Le miracle de la révolte actuelle
Aujourd’hui, cette noblesse de robe se lève enfin et remet un peu d’ordre dans sa toilette. Miracle ! Que n’a-t-on entendu ces hommes de robe protester quand le pouvoir exonérait ses princes de peine alors que pour des péchés véniels, ils réclamaient contre les misérables des peines de prison. Et quel silence lorsque le pouvoir a multiplié les juridictions spécialisées : antiterrorisme, JIRS bafouant les droits les plus élémentaires de la défense. La France a mis sur pied une mesure tout à fait particulière : le témoignage sous X qui permet à n’importe qui de dire n’importe quoi et d’envoyer son ennemi en prison sans jamais courir les risques qui donnent à la citoyenneté sa grandeur. Le procureur est ici seul juge de la validité de ce qu’il faut bien appeler une délation protégée. Et pas une protestation parmi les magistrats instructeurs qui se sont fait un plaisir d’utiliser cette infamie afin de mettre au tapis ceux qu’ils n’arrivaient pas à coincer en toute justice.

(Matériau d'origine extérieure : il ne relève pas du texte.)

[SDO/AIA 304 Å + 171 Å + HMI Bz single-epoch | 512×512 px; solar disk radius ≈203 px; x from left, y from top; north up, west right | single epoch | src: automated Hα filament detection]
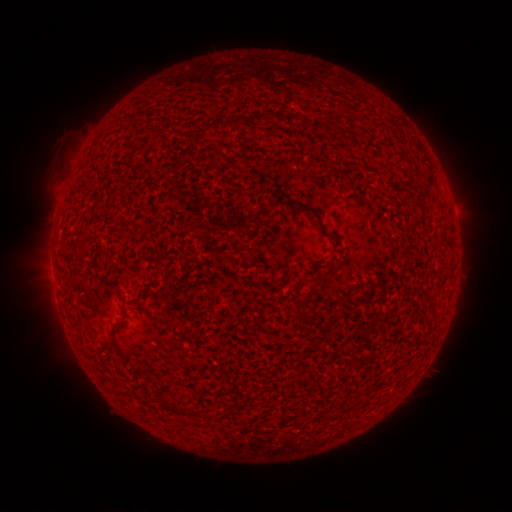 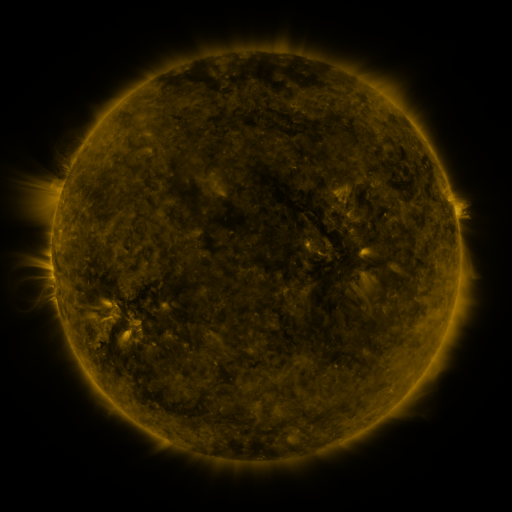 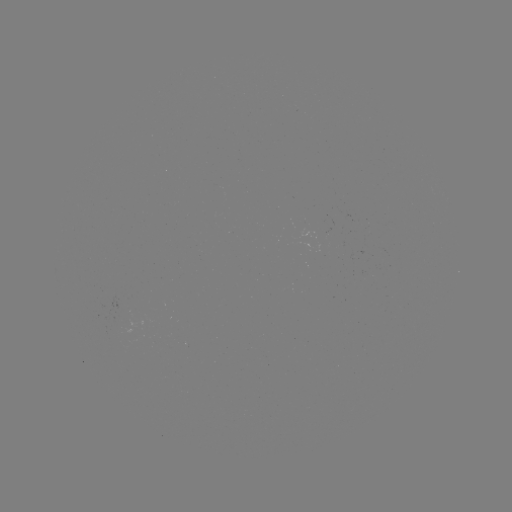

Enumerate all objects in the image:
filament: (260, 117)
filament: (236, 122)
filament: (299, 204)
filament: (416, 204)
filament: (103, 351)
filament: (174, 410)
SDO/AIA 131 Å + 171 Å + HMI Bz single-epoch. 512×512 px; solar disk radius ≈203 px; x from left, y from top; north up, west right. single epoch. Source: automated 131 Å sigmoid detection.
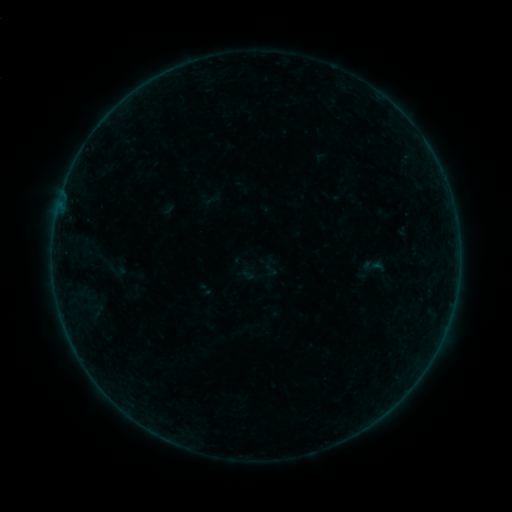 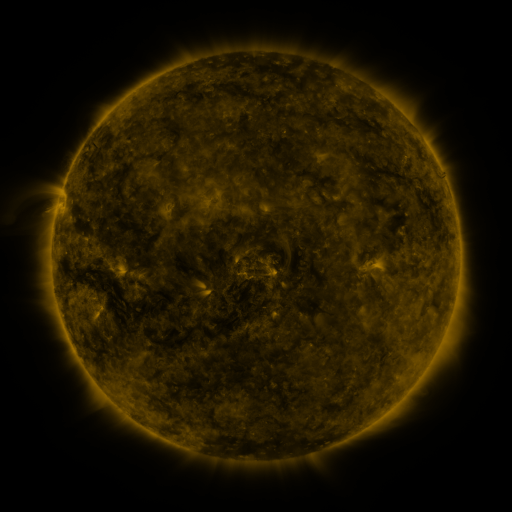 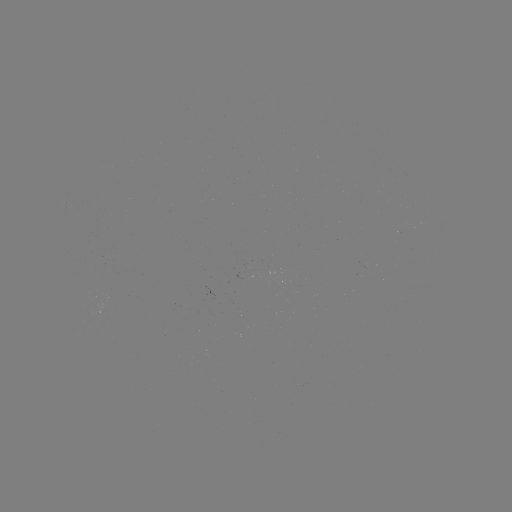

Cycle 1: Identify sigmoid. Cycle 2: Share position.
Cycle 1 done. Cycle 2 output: (270, 270).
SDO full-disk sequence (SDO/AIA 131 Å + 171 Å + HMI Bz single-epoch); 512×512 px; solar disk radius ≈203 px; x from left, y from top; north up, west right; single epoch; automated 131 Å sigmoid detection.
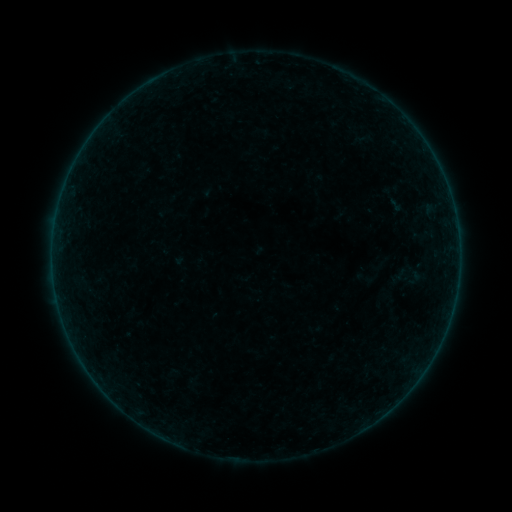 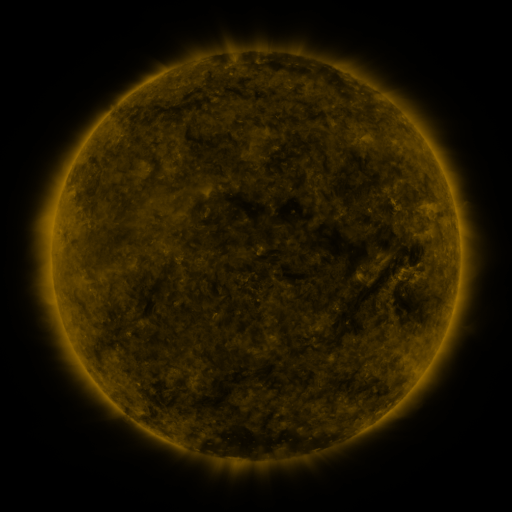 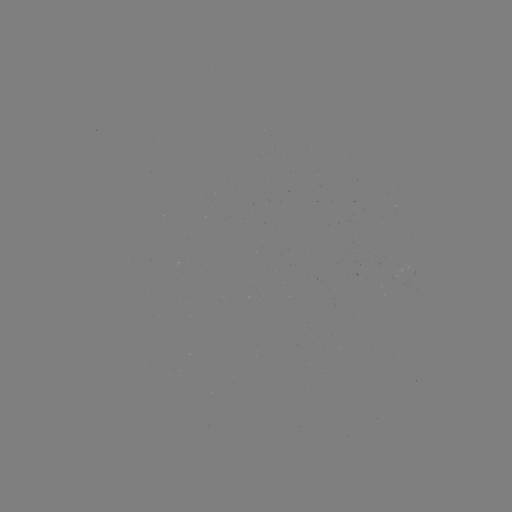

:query sigmoid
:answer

Une justice injuste pour une société injuste
Les magistrats n’ont pas les moyens de leur métier. Certes. Mais encore faudrait-il qu’ils définissent précisément leur fonction dans la société. La justice peut-elle être socialement impartiale ? J’en doute. Pour l’heure, le travail essentiel de la justice consiste à réprimer les délits commis par les misérables (et il faut le faire) et à absoudre les puissants pris la main dans le sac. La crise sociale produit de la misère et agrandit la fracture sociale. 40 % de chômage parmi les jeunes des cités et 5 % dans les beaux quartiers de Paris n’est pas exactement le creuset d’une régression de la délinquance. La répression est nécessaire mais à la condition qu’elle s’appuie sur un sentiment d’égalité de traitement. Et ce raisonnement tient pour les CRS qui ont réussi à faire plier Brice Hortefeux. Si ces casqués sauvent des vies et protègent les braves gens, alors nous n’en manquons pas. S’il s’agit d’aller briser des grèves et matraquer des malheureux dès que l’ordre des puissants est menacé, alors leur révolte ne me concerne pas. Nous n’allons tout de même pas passer notre temps à manifester pour demander plus de prisons, plus de CRS et plus de répression. Ce serait un comble.

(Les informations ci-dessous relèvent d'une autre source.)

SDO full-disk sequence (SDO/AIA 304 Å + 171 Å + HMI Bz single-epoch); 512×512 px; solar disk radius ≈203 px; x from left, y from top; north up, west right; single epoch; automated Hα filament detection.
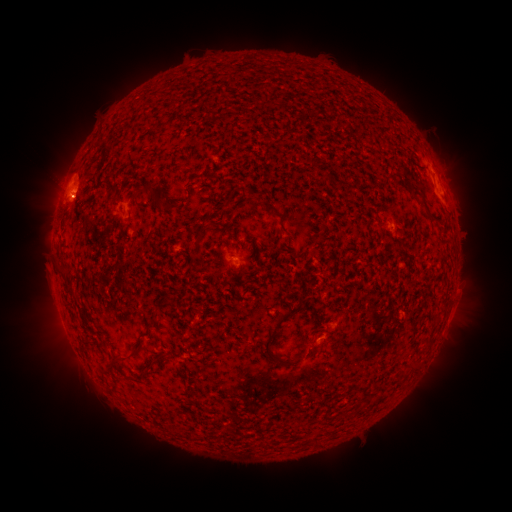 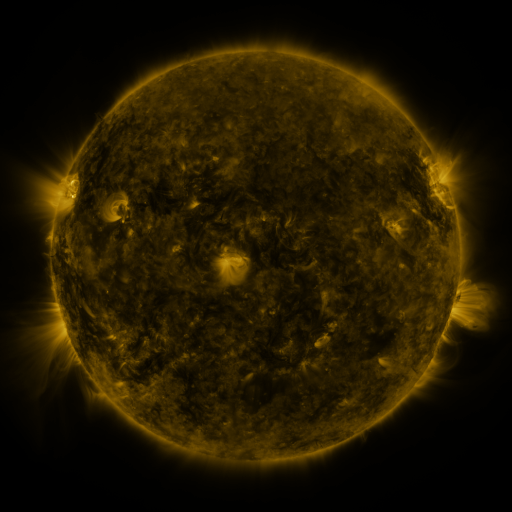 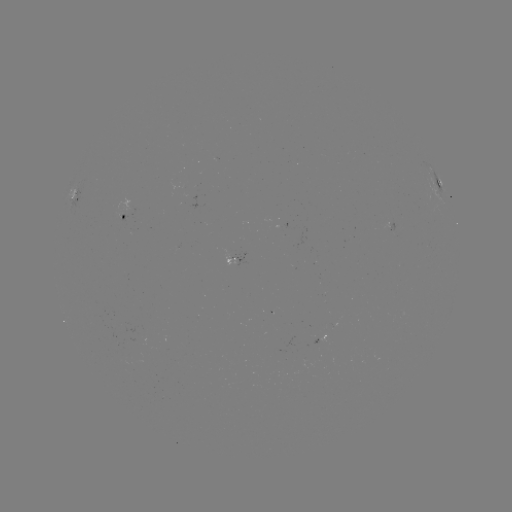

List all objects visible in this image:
filament: [346, 155, 355, 165]
filament: [95, 178, 118, 196]
filament: [132, 183, 154, 198]
filament: [407, 184, 423, 199]
filament: [262, 203, 282, 219]
filament: [218, 208, 227, 223]
filament: [57, 263, 69, 274]
filament: [262, 306, 299, 361]
filament: [144, 318, 155, 331]
filament: [116, 348, 137, 362]
filament: [149, 354, 158, 365]
filament: [278, 355, 296, 367]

Des magistrats qui ne sont pas au-dessus des lois
Les magistrats doivent pouvoir travailler dans de bonnes conditions. C’est leur intérêt et celui de la société. Mais ils ne sont pas pour autant au-dessus des lois. Ils ont donc eu tort de se taire après la promotion du juge Burgaud, coresponsable du désastre d’Outreau. Ils ont tort quand ils ne désignent pas comme coresponsable le procureur en charge de cette affaire alors que tant de pauvres gens ont eu leur vie brisée à cause d’erreurs de magistrats. La justice est dépendante de la société dans laquelle et pour laquelle les magistrats travaillent. Ils en sont également responsables en tant que citoyens. Ou alors ils ne sont que des rouages et les rouages restent silencieux.